Record high corn prices and the impact on food costs
Recent US trades driven by economic growth in developing countries and favourable exchange rates, combined with tight global grain supplies, resulted in record or near-record prices for corn, soybeans and other food and feed grains in 2007.
For corn, these factors, along with increased demand for ethanol, helped push prices from under US$2 (AU$2.14) per bushel in 2005 to $3.40 (S3.65) per bushel in 2007. By the end of the 2006/07 crop year, 2 billion bushels of corn (19% of the harvested corn) had been used to produce ethanol, a 30% increase from the previous year. Higher corn prices motivated farmers to increase corn acreage at the expense of other crops, such as soybeans and cotton, which saw their prices rise as well.
So what effect do these higher commodity prices have on retail food prices? In general, retail food prices are much less volatile than farm-level prices and tend to rise by a fraction of the change in farm prices. The magnitude of response depends on both the retailing costs beyond the raw food ingredients and the nature of competition in retail food markets. Ethanol's impact on retail food prices depends on how long the increased demand for corn drives up farm corn prices and the extent to which higher corn prices are passed on to retail.
Retail food prices adjust as the cost of inputs into retail food production change and the competitive environment in a given market evolves. Strong competition among three to five retails stores, in the US, has seen a moderating effect on food price inflation.

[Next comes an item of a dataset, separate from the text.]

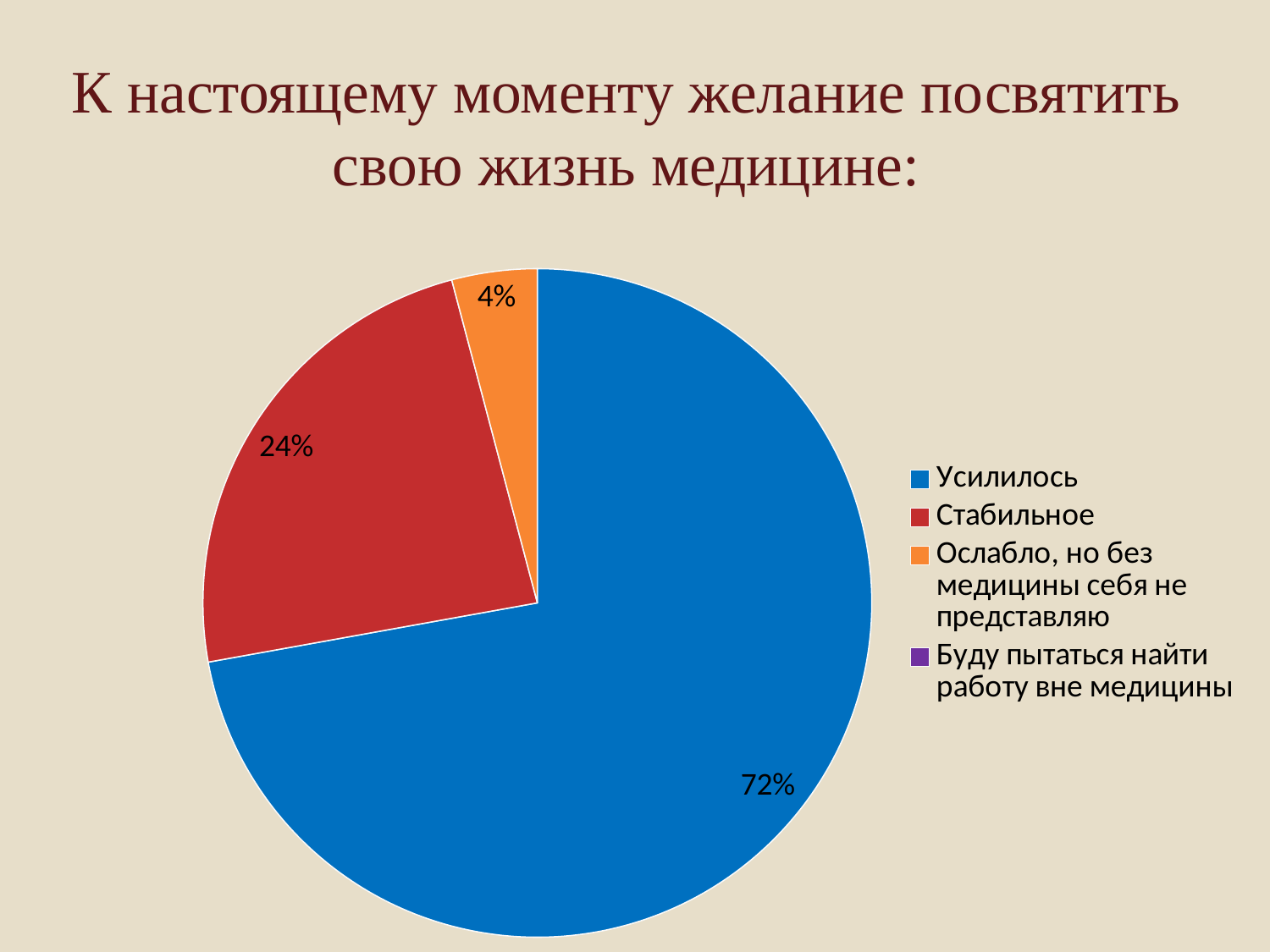
Which category has the largest slice of the pie? Усилилось What share of the pie is labelled for "Ослабло, но без медицины себя не представляю"? 4% How many slices of the pie have a percentage label? 3 Which slice is larger: "Стабильное" or "Ослабло, но без медицины себя не представляю"? Стабильное What kind of chart is shown on the slide? pie chart What colour is the slice for "Усилилось"? blue Which legend entry is shown in purple? Буду пытаться найти работу вне медицины What is the difference in percentage points between the "Усилилось" slice and the "Стабильное" slice? 48 Which of the labelled slices is the smallest? Ослабло, но без медицины себя не представляю What share of the pie is labelled for "Стабильное"? 24% How many entries does the legend list? 4 What share of the pie is labelled for "Усилилось"? 72%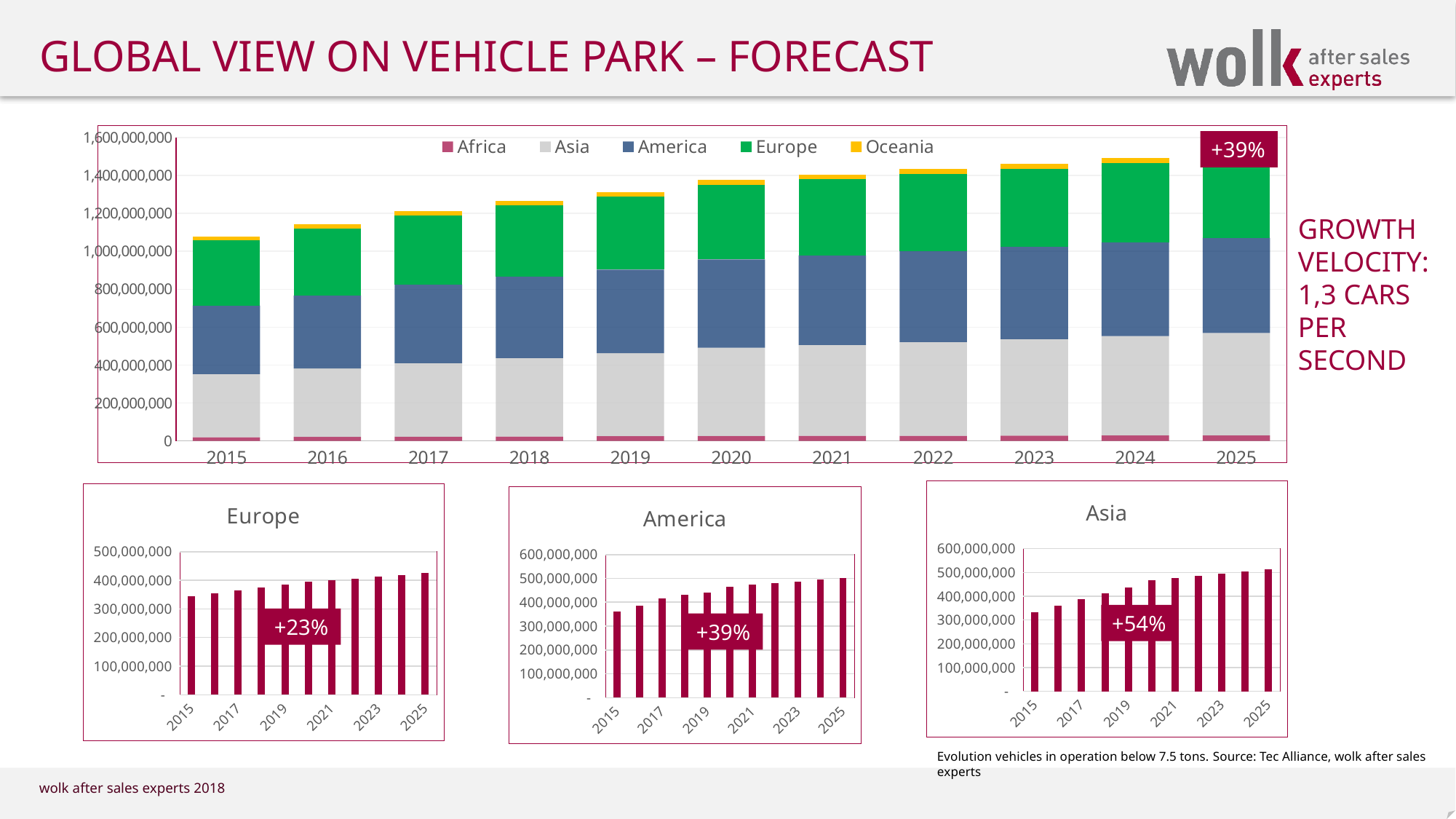
What kind of chart is the large chart at the top of the slide? stacked bar chart In the Asia chart, do the values rise or fall from 2015 to 2025? rise How many series does the legend of the top stacked bar chart list? 5 How many years are shown on the x axis of the top stacked bar chart? 11 In the top stacked bar chart, which year has the lowest total? 2015 Which of the three small regional charts shows the largest growth percentage label? Asia (+54%) In the top stacked bar chart, is the total for 2015 greater or less than 1,000,000,000? greater In the top stacked bar chart, which year has the highest total? 2025 In the top stacked bar chart, is the total for 2025 greater or less than 1,400,000,000? greater In the Europe chart, is the value for 2015 greater or less than 300,000,000? greater In the top stacked bar chart, which segment is larger in 2025, Europe or Oceania? Europe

Overall, retail food prices have been relatively stable over the past 20 years, with prices increasing on average to 3% per year from 1987 to 2007. The main exception occurred when sharply higher farm prices increased retail prices 5.8% in 1989 and 1990. Since then, food price inflation has averaged around 2.5% per year in the US and a modest 1.2% in Australia for the December 2007 quarter.
Retail prices are a function of both consumer demand and the interaction between food manufacturers, distributors and retailers with each group having some pricing power in the supply chain. Ultimately, though, the retailer has a more complicated pricing decision since it is selling a wider variety of products to a more diverse consumer clientele than most manufacturers or distributors. The challenge for the food retailer is to determine how best to distribute the costs of providing food and services to consumers across a wide range of products. The pricing challenge removes some of the direct connection between the costs of a given product and the retail price charged.

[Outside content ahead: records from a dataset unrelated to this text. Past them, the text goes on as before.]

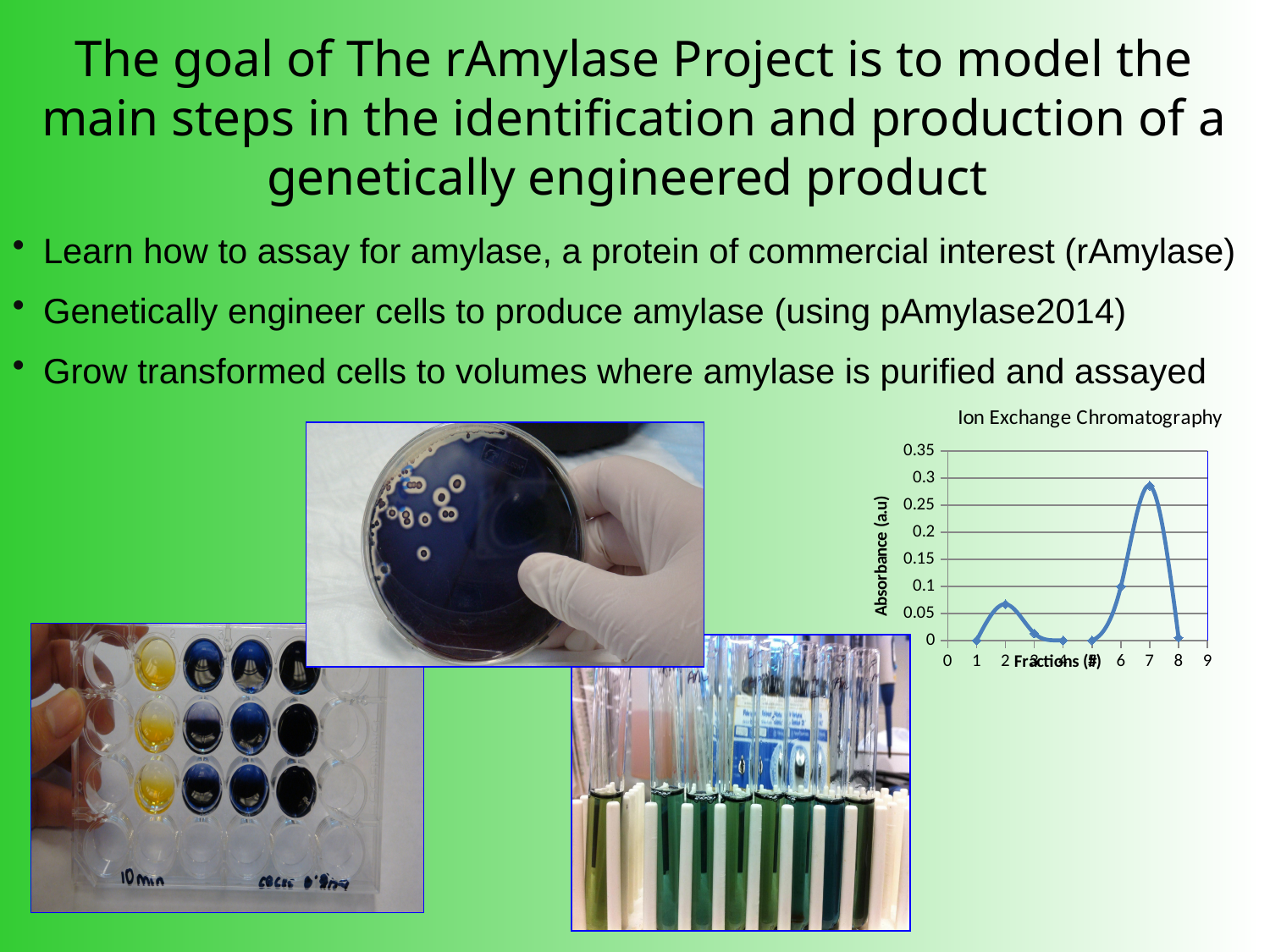
On the Ion Exchange Chromatography chart, which fraction has the higher absorbance, fraction 2 or fraction 7? fraction 7 What is the title of the chart on the slide? Ion Exchange Chromatography On the Ion Exchange Chromatography chart, does the absorbance rise or fall from fraction 7 to fraction 8? fall On the Ion Exchange Chromatography chart, is the absorbance at fraction 7 greater or less than 0.25? greater At which fraction number is the absorbance highest on the Ion Exchange Chromatography chart? 7 On the Ion Exchange Chromatography chart, is the absorbance at fraction 6 greater or less than 0.15? less What kind of chart is the Ion Exchange Chromatography chart? line chart On the Ion Exchange Chromatography chart, is the absorbance at fraction 2 greater or less than 0.1? less How many data points are plotted on the Ion Exchange Chromatography chart? 8 What is the label of the y axis on the Ion Exchange Chromatography chart? Absorbance (a.u)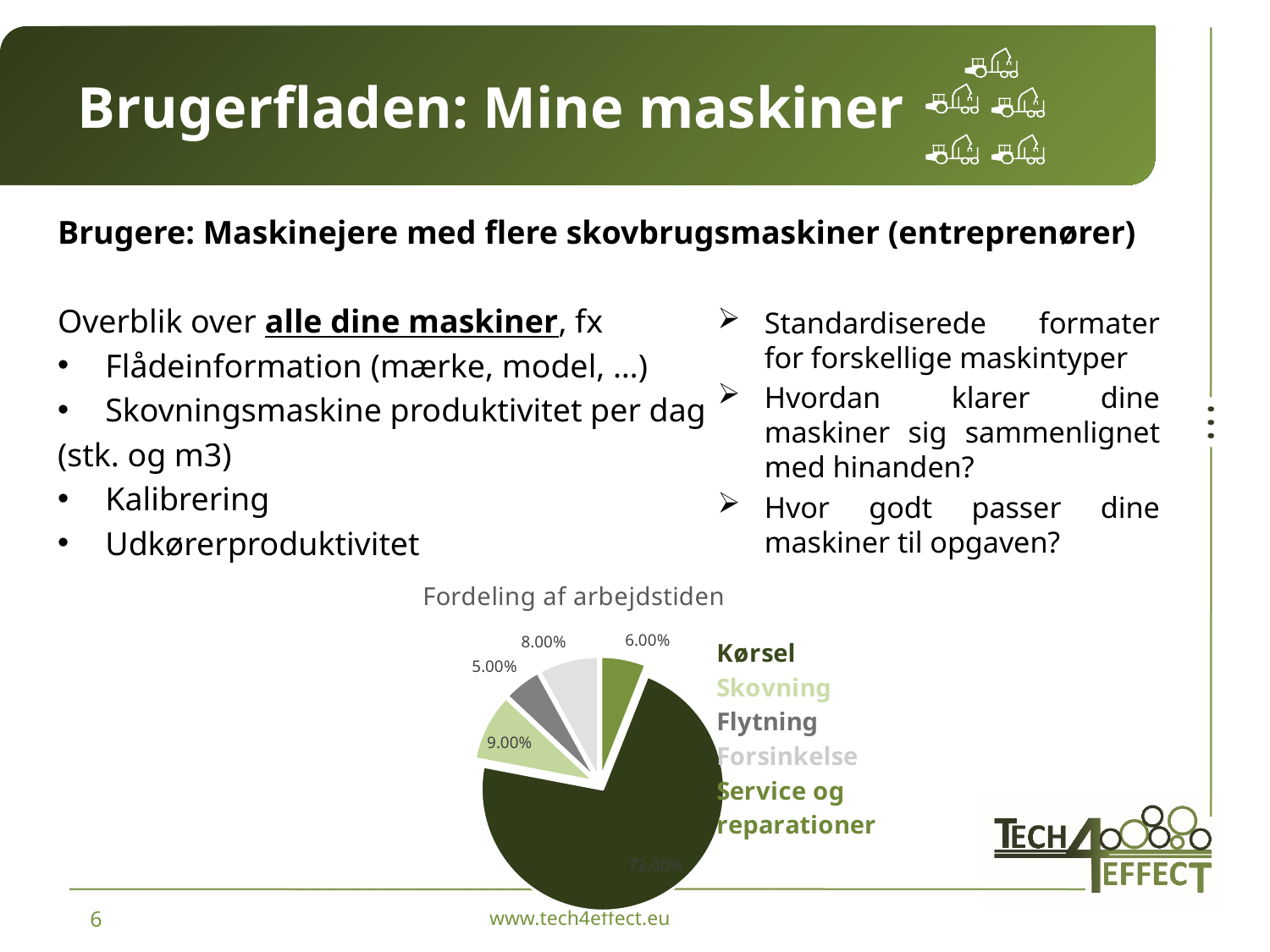
What share of the pie does Skovning represent? 72.00% What share of the pie does Service og reparationer represent? 8.00% What share of the pie does Flytning represent? 9.00% What is the title of the chart? Fordeling af arbejdstiden Which category has the smallest slice of the pie? Forsinkelse What type of chart is shown on the slide? pie chart Which is larger, the share for Forsinkelse or the share for Service og reparationer? Service og reparationer What is the difference between the shares of Kørsel and Skovning? 66.00% Which category has the largest slice of the pie? Skovning How many categories does the legend of the pie chart list? 5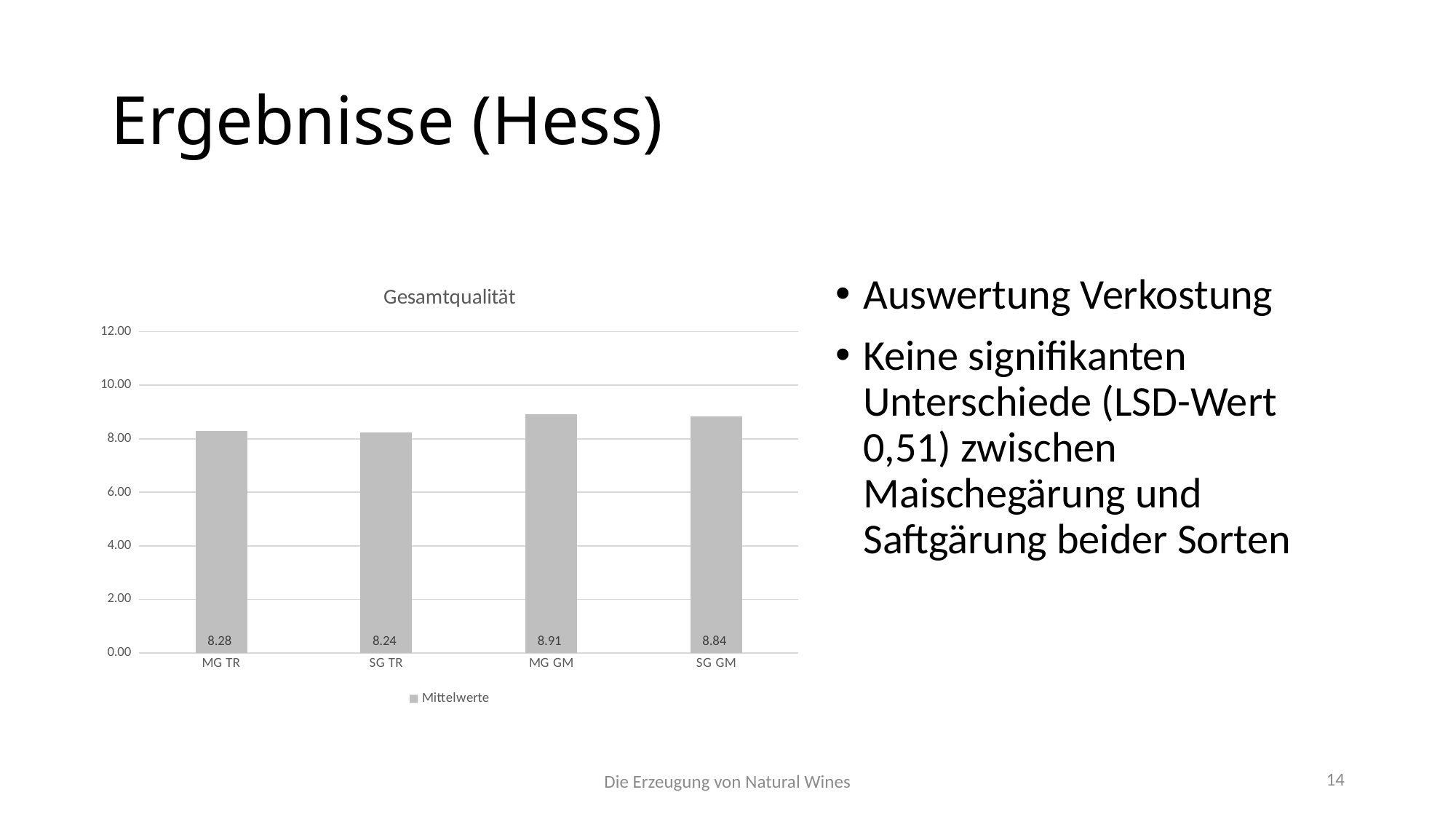
What is the difference between the values for MG GM and SG TR? 0.67 What kind of chart is shown? bar chart What is the value for MG TR? 8.28 Which category has the lowest value? SG TR What is the value for SG GM? 8.84 How many categories are shown on the x axis? 4 How many series does the legend list? 1 Which is larger, the value for MG TR or the value for SG GM? SG GM What is the value for MG GM? 8.91 What is the title of the chart? Gesamtqualität Is the value for SG TR greater or less than 10.00? less Which category has the highest value? MG GM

When there are cost shocks in the food production system due to changes in the commodity or farm product market, most retailers respond by passing on a fraction of their higher costs to consumers. In Australia, grocers recently warned that the long-running drought, strong export demand and global grain shortages mean that Australian consumers will inevitably have to pay more at the checkout. Among factors affecting this pass-through rate is the level of processing and value-added services that take place between the farm and the grocery store aisle. Products that require more processing and packaging are usually less directly linked to changes in farm prices, while the price of less processed foods follows closely the changes in farm prices. For example, changes in farm prices for eggs, fresh fruit and fresh vegetables show up in more volatile retail prices for these less processed foods.
Currently in the US, ethanol production comes mainly from field corn meaning that the most direct impact of increased ethanol production should be on corn prices and on the price of food products based on field corn. However, even for these the effect of rising corn prices is dampened by other market factors. While field corn is the predominant corn type grown in the US, it is primarily used for animal feed, with less than 10% of the crop used for direct domestic human consumption in corn-based foods such as corn meal, cornstarch and corn flakes. The remainder is used for animal feed, exports, ethanol production, seed and industrial uses.
Continuing elevated prices for corn will depend on the extent to which corn remains the most efficient feedstock for ethanol production and ethanol remains a viable source of alternative energy. Both of these conditions may change over time as other crops and biomass are used to produce ethanol and other alternative energy sources develop.
Even if these conditions do not change in the near term, market adjustments may dampen long-term impacts. In 1996, when field corn prices reached an all-time high in the US of $3.55 ($3.80) per bushel due to drought-related tighter supplies and strong demand from China and other parts of Asia, the effect on food prices was short lived. Also, at that time retail prices rose for some foods, including pork and poultry, but these effects did not extend beyond the middle of 1997. For the most part, food markets adjusted to the higher corn prices and corn producers increased supply, bringing down the price.
Experts have suggested that food producers, manufacturers and retailers adjust to the changing market conditions by adopting more efficient production methods and improved technologies to counter higher costs which would mean consumers would see relatively stable prices at the checkout.